_Entries shown:_
--------------------------------

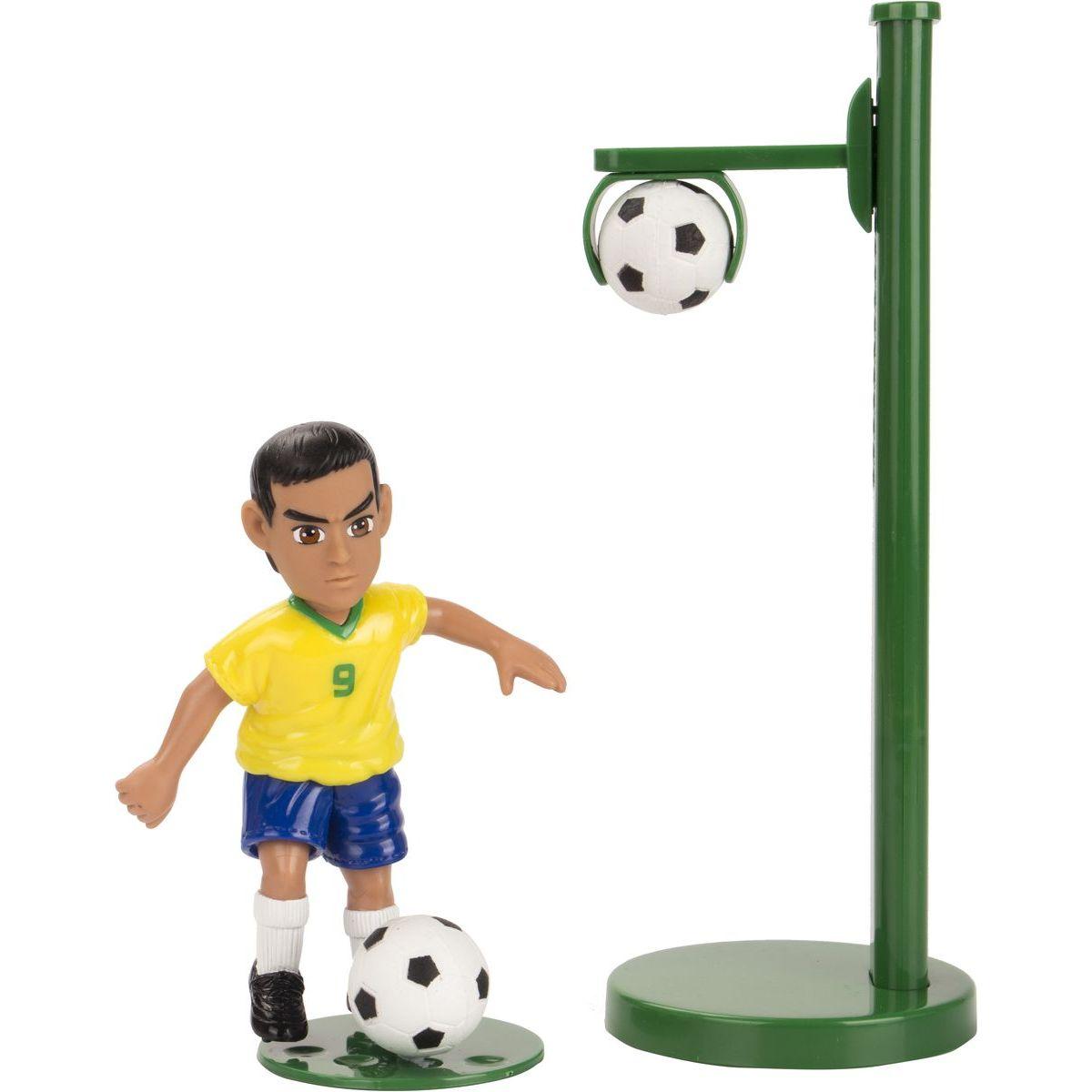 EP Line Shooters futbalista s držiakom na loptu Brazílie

--------------------------------

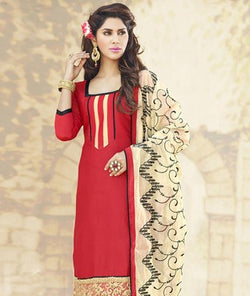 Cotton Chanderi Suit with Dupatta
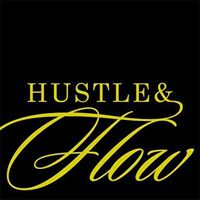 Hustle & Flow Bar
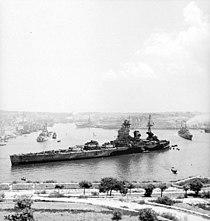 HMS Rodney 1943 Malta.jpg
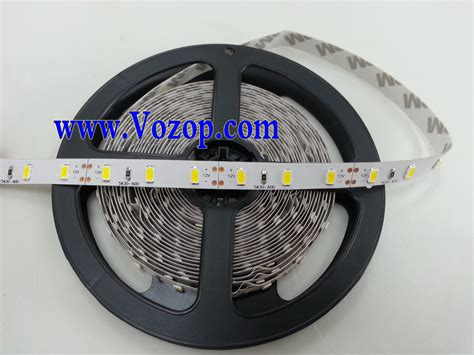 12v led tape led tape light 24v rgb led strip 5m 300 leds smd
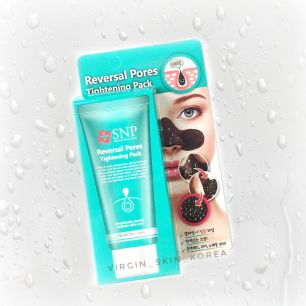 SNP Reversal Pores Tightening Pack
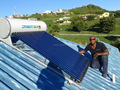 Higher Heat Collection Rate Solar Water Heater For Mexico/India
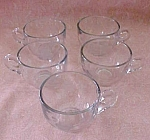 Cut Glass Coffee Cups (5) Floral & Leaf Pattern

--------------------------------

_Assignment:_ What is needed is an exact copy of the lines above from the one with "Hustle & Flow Bar" to the one with "Cut Glass Coffee", both ends kept, and nothing more; please leave the pictures out.

_Your solution:_
 Hustle & Flow Bar
 HMS Rodney 1943 Malta.jpg
 12v led tape led tape light 24v rgb led strip 5m 300 leds smd
 SNP Reversal Pores Tightening Pack
 Higher Heat Collection Rate Solar Water Heater For Mexico/India
 Cut Glass Coffee Cups (5) Floral & Leaf Pattern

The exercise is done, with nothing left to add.